Platner denies abuse and Nazi tattoo allegations, stays in Maine Senate race
What the left says
Lean left“Abuse allegations mount against Platner as Democrats weigh their options”
Left-leaning coverage has focused on the human dimension of the allegations: three women, named in a New York Times investigation, describing a pattern of troubling behavior from a candidate who was already navigating controversy before It broke. NPR and CBS framed the core problem as one of democratic accountability, noting that Platner is declining to step aside just days before primary voters cast ballots. The concern isn't only electoral. Rep. Madeleine Dean's call for Platner to exit the race reflects a Democratic Party grappling with how seriously it takes accusations of abuse against its own candidates. Left-side outlets have also spotlighted the strategic consequences for the party: with Platner staying in, Governor Janet Mills, whose supporters are urging her to return, remains a conspicuous absence from the field. The unanswered question these outlets keep circling is whether Maine Democrats will be left choosing between a damaged nominee and no organized alternative at all.
What the right says
Right“Democrat Platner's poll numbers crater as Nazi tattoo, abuse allegations pile up”

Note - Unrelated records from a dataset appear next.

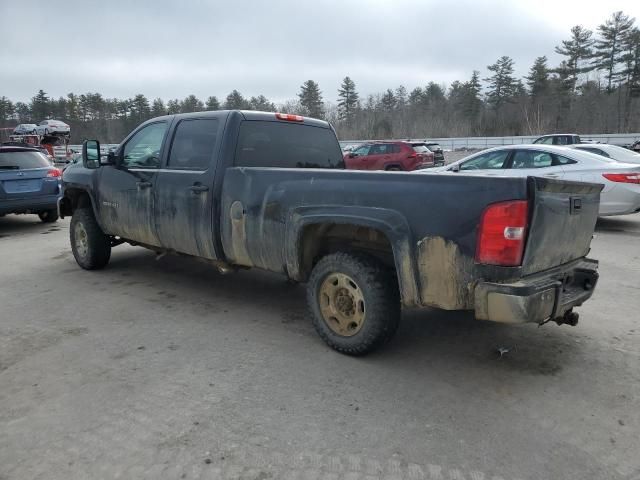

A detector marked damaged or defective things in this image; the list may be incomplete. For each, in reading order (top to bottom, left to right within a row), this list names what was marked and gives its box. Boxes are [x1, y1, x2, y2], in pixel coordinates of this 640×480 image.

rust patch on bodywork [416, 237, 476, 312]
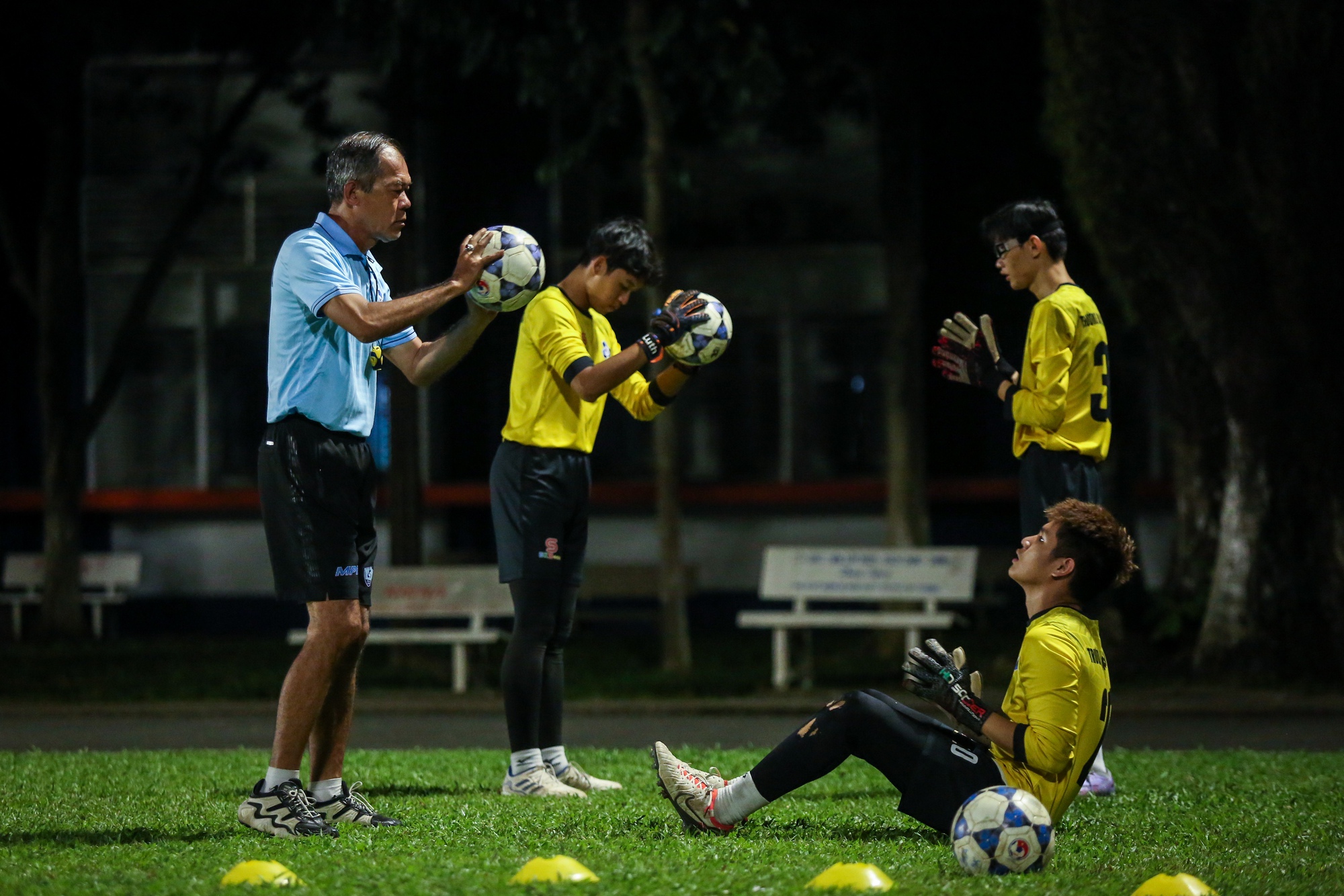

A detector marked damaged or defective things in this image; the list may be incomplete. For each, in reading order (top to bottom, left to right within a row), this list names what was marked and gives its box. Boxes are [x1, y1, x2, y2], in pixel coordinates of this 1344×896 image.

torn black leggings [500, 583, 573, 752]
torn black leggings [753, 693, 1005, 833]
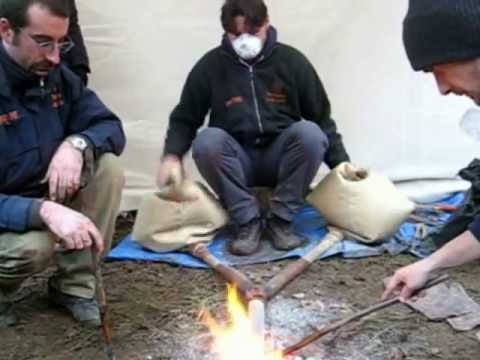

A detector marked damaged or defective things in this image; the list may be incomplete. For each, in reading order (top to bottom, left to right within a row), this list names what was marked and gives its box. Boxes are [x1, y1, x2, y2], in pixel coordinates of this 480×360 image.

charred stick [282, 274, 450, 356]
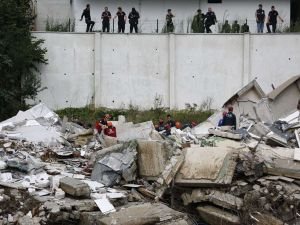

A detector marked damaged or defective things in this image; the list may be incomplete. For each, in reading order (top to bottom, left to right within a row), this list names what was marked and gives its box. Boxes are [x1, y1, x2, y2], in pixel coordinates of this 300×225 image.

damaged structure [0, 75, 300, 225]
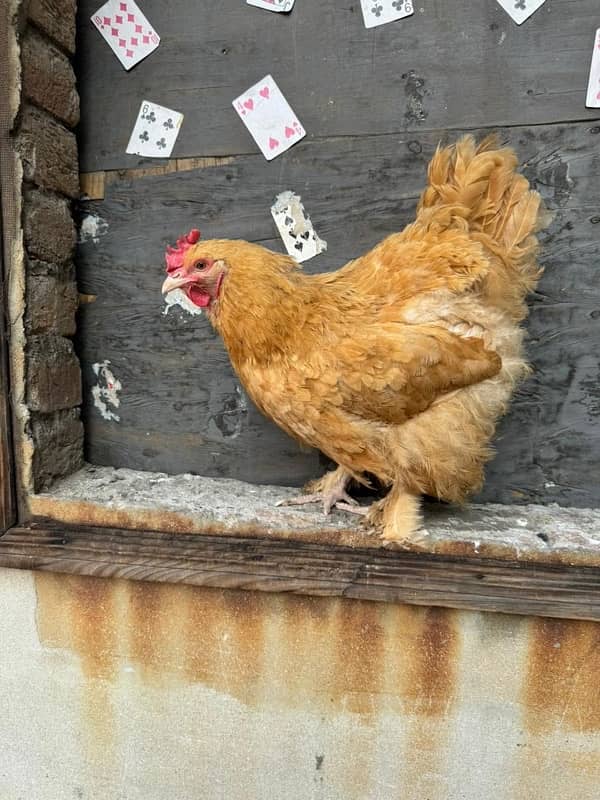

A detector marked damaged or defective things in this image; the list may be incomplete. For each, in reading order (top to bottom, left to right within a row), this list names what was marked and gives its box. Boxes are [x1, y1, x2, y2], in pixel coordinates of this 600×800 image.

peeling paint patch [78, 214, 109, 245]
peeling paint patch [162, 284, 204, 316]
peeling paint patch [91, 362, 121, 424]
rust stain [524, 616, 600, 736]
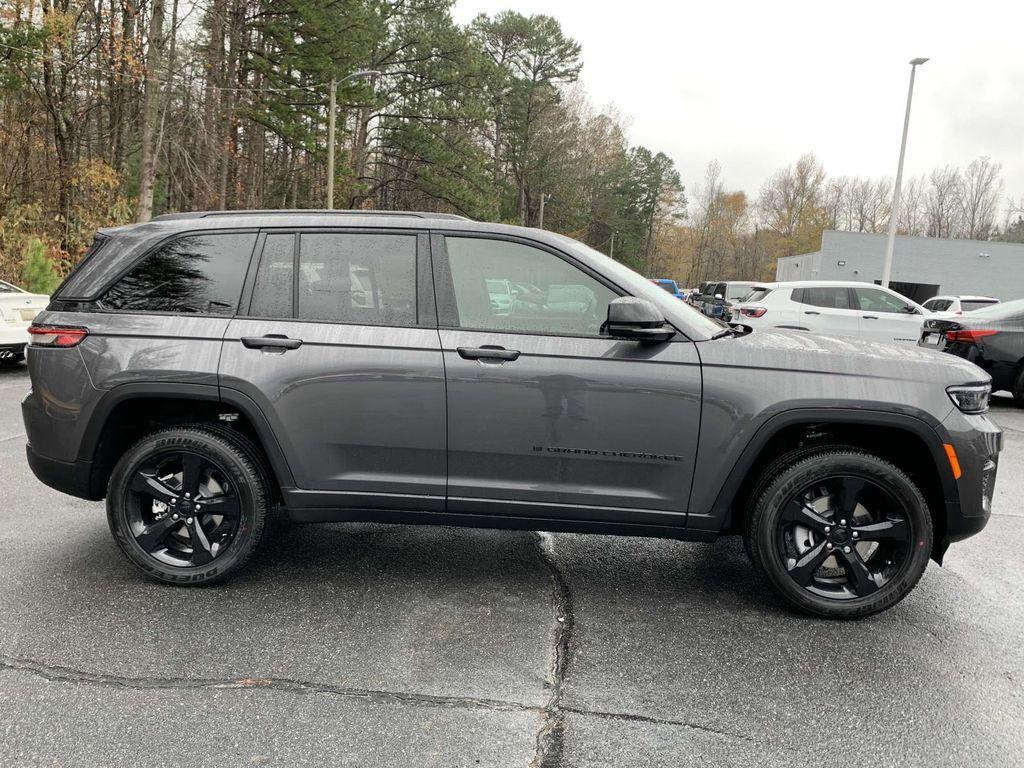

Right-leaning outlets have treated the Platner story as an illustration of Democratic vetting failures and internal hypocrisy. Breitbart's coverage catalogued the full sequence: declining poll numbers already in motion before the New York Times abuse story even published, a candidate with a Nazi-linked tattoo who claims he didn't know what it signified, and a party establishment slow to demand accountability. The Washington Examiner noted that Republicans are capitalizing on the chaos by directing money to Sen. Susan Collins, underscoring how a compromised nominee could cost Democrats a race they had circled on the calendar. The New York Post highlighted Platner's rally defiance, casting his 'politically motivated' framing as a candidate in denial rather than damage control. The throughline in right-leaning framing is that Democrats' public standards on misconduct allegations don't consistently apply when the accused is one of their own.